Tag Archives: New York Times Bestseller

Review of The Only Good Indians by Stephen Graham Jones

Five Star Book Review

Stephen Graham Jones, The Only Good Indians

For me a five-star book is something that either I want to read again or something that is so profound it makes an immediate impact. There are lots of ways that books can be compelling: a unique idea, an interesting set of characters, a complex plot, an artistic use of the English language and more. Reading is also a subjective experience, so what appeals to me as a reader may be very different for you. I read a lot for both pleasure and work but these short reviews are a way for me to show my appreciation for the work and the craft of the author of the reviewed work.
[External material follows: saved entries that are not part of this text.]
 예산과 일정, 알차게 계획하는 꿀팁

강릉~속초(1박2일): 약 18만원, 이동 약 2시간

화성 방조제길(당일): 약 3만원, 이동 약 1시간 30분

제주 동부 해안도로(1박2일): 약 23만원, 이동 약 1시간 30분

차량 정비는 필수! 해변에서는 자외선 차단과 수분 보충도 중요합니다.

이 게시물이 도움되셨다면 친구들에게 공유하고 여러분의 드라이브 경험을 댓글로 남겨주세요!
The Only Good Indians is a very interesting read. When you read something where the protagonists are from a different cultural world than the reader, a good author will make you feel the environment and worldview of the characters. The Only Good Indians is the story of four Blackfeet who while hunting elk on restricted land awaken a vengeful spirit determined to avenge the death of its herd. The story from the opening page grabs the reader with these four characters caught between the reservation and the world outside two characters attempt to leave the reservation for. It does a phenomenal job of putting you into experiences and minds of Ricky, Lewis, Cass and Gabe as well as the characters brought into their story. The Po’noka, the vengeful spirit, is an unrelenting monster with an animalistic desire to inflict pain and death on the ones who caused death to its herd a decade earlier. This is horror that transcends the normal tropes that the genre operates in.
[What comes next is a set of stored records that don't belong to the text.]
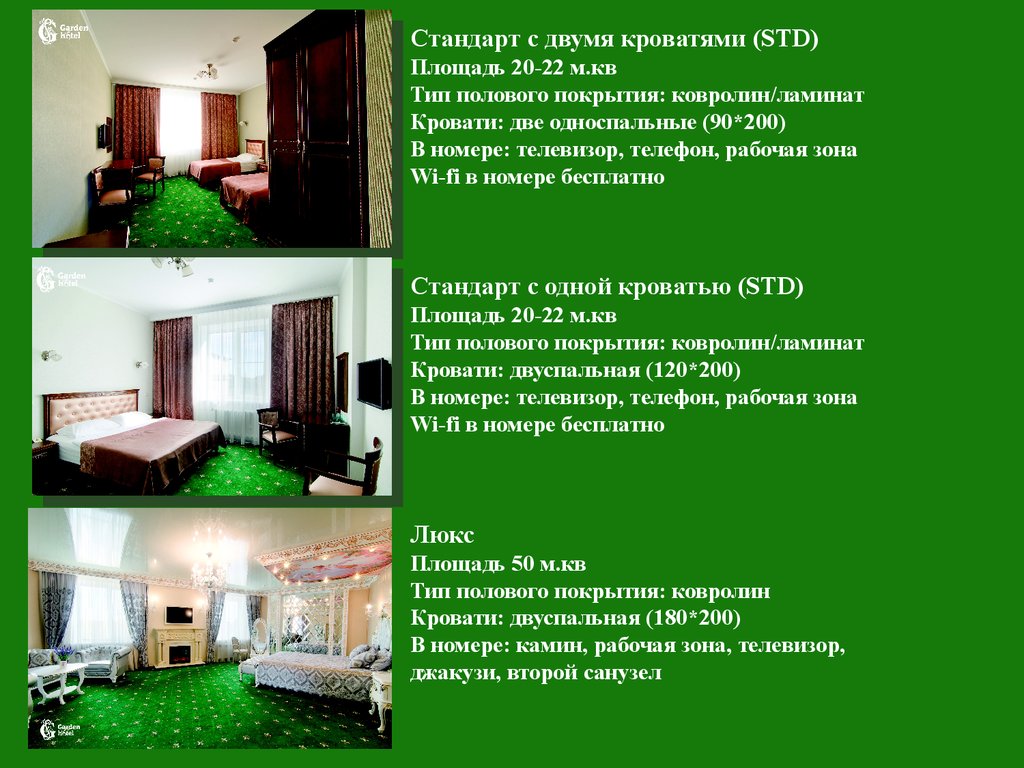 Стандарт с двумя кроватями (STD)
Площадь 20-22 м.кв
Тип полового покрытия: ковролин/ламинат
Кровати: две односпальные (90*200)
В номере: телевизор, телефон, рабочая зона
Wi-fi в номере бесплатно

Стандарт с одной кроватью (STD)
Площадь 20-22 м.кв
Тип полового покрытия: ковролин/ламинат
Кровати: двуспальная (120*200)
В номере: телевизор, телефон, рабочая зона
Wi-fi в номере бесплатно

Люкс
Площадь 50 м.кв
Тип полового покрытия: ковролин
Кровати: двуспальная (180*200)
В номере: камин, рабочая зона, телевизор, джакузи, второй санузел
Stephen Graham Jones uses the words of the story to manipulate the mood and feel of the story. Even when the characters act in self-destructive ways you understand and empathize with them. The reservation becomes its own character in the story, a home that seems impossible to leave behind. There is no escaping a past that still holds onto the present or the forces that seem to lead to the early death of too many Indian men. Yet, even as the novel confronts the dark forces that bind the four main protagonists it also has a hopeful note in another character that emerges from these broken men.